Par Dr WO dans Bâtons rompus le 26 Août 2018 à 17:03

On se souvient de la polémique en 2013 autour du licenciement en 2008 d’une employée de la crèche « Baby-loup » qui refusait de retirer son voile islamique lors de ses activités auprès des petits enfants en dépit du règlement intérieur de cet établissement privé mais assurant un service public. En raison des pressions islamistes exercées sur la direction de la crèche à tendance « féministe », celle-ci a été obligée de déménager. La Cour de cassation dans un premier temps avait donné raison à l’employée en approuvant l’exhibition céphalique de la domination masculine dans l’éducation des enfants dès le bas âge : voir « La jarre de Pandore est dans la Cour » et « Morale laïque ». Mais en définitive les tribunaux français ont finalement confirmé le licenciement.
Les avocats de la plaignante ayant déposé plainte auprès de l’ONU, son « Comité des droits de l’homme », aurait donné raison, à l’encontre de la juridiction française, à cette salariée dont le voile a décidemment des difficultés à se décoller de sa chevelure (en supposant qu’elle existe) et condamné la France pour discrimination envers les femmes musulmanes : « Le Comité relève que le port d’un foulard islamique ne pouvait être considéré comme « un signe extérieur fort » ou « ostentatoire » et « constitutif d’un acte de prosélytisme ». Dans sa décision, le Comité somme par ailleurs l’Etat français de rendre publiques ces constatations (ce qui n’a pas encore été fait) et de proposer une indemnisation à la plaignante sous 180 jours, tout en prenant « toutes les mesures nécessaires pour prévenir des violations similaires à l’avenir ». Tous ces éléments donnent à cette condamnation une grande valeur en termes de jurisprudence. » (Huffpost).

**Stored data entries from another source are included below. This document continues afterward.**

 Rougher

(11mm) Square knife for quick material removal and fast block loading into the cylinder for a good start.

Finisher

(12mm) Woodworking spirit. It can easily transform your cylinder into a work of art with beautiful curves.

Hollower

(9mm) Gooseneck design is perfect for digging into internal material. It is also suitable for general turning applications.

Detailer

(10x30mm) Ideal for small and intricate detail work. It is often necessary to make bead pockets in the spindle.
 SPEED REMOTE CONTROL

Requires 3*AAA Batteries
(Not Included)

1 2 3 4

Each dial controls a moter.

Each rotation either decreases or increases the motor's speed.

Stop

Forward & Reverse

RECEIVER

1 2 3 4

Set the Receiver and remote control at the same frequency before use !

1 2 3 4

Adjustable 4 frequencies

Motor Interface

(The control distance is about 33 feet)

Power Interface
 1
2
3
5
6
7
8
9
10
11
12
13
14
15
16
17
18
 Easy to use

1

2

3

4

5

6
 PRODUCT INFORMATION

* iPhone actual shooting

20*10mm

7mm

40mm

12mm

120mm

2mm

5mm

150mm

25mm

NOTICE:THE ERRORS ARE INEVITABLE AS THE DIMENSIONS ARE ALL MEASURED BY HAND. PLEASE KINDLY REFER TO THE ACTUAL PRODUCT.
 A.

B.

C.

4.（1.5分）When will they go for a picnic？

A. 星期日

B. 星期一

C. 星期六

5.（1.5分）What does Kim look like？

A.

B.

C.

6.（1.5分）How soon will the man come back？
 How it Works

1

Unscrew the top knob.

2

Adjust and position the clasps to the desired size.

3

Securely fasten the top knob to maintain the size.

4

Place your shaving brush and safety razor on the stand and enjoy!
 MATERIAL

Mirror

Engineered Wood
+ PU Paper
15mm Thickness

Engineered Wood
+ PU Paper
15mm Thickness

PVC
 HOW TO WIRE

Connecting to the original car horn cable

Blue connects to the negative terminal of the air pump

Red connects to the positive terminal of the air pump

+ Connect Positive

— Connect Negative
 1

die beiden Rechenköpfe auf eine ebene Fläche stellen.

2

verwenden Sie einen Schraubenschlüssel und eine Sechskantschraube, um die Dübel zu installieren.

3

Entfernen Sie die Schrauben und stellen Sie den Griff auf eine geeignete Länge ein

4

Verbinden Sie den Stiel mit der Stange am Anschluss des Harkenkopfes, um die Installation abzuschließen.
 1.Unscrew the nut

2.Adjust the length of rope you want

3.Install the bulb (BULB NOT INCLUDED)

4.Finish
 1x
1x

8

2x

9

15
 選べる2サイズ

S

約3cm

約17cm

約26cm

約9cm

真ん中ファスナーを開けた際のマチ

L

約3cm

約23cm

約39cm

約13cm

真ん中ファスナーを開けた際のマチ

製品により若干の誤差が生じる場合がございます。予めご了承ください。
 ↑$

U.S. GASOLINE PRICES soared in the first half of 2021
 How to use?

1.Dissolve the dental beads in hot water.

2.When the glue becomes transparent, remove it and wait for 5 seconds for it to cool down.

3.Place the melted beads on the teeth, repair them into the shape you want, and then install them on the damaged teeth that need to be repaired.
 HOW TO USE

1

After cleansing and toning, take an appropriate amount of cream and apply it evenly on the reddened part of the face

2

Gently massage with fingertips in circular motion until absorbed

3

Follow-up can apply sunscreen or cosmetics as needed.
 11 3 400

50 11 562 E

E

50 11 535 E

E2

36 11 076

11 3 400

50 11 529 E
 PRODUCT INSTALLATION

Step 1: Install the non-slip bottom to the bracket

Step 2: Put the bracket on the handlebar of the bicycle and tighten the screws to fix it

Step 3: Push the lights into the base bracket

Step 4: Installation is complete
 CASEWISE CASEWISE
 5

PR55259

Si les experts de l’ONU considèrent que le voile islamique n’est pas « un signe extérieur fort » ou « ostentatoire », il est de mon devoir de leur conseiller de consulter un ophtalmo.
On ne voit pas très bien ce que l’ONU vient faire dans cette affaire dont l’importance planétaire m’échappe mais il faut souligner l’opiniâtreté de la plaignante et plus vraisemblablement des associations musulmanes qui la soutiennent et financent le conseil juridique pendant cette procédure qui dure depuis 10 ans, faisant de ce licenciement une affaire plus politique que religieuse en retournant la panoplie juridique qui garantit un Etat de droit contre celui-ci, selon une démarche largement éprouvée.
Quant au « Comité des droits de l’homme » : « Le Conseil est composé de 47 États Membres élus directement au scrutin secret, à la majorité des membres de l’Assemblée générale des Nations Unies. L’Assemblée générale tient compte de la contribution des États candidats à la promotion et à la protection des droits de l’homme, ainsi que des engagements qu’ils ont pris volontairement à cet égard ». C’est moi qui est souligné le passage, car ce Conseil est une triste plaisanterie qui fut un jour présidé par la Lybie de Kadhafi et qui aujourd’hui dans sa composition comporte, entre autres, des pays comme l’Afghanistan, l’Arabie Saoudite, la Chine, Cuba, l’Egypte, les Emirats arabes unis, l’Iraq, le Kirghizistan, les Philippines, le Qatar, la République démocratique du Congo, et cerise sur le gâteau : le Venezuela.
Il serait charitable de mettre un voile sur cette excroissance du « machin » (De Gaulle).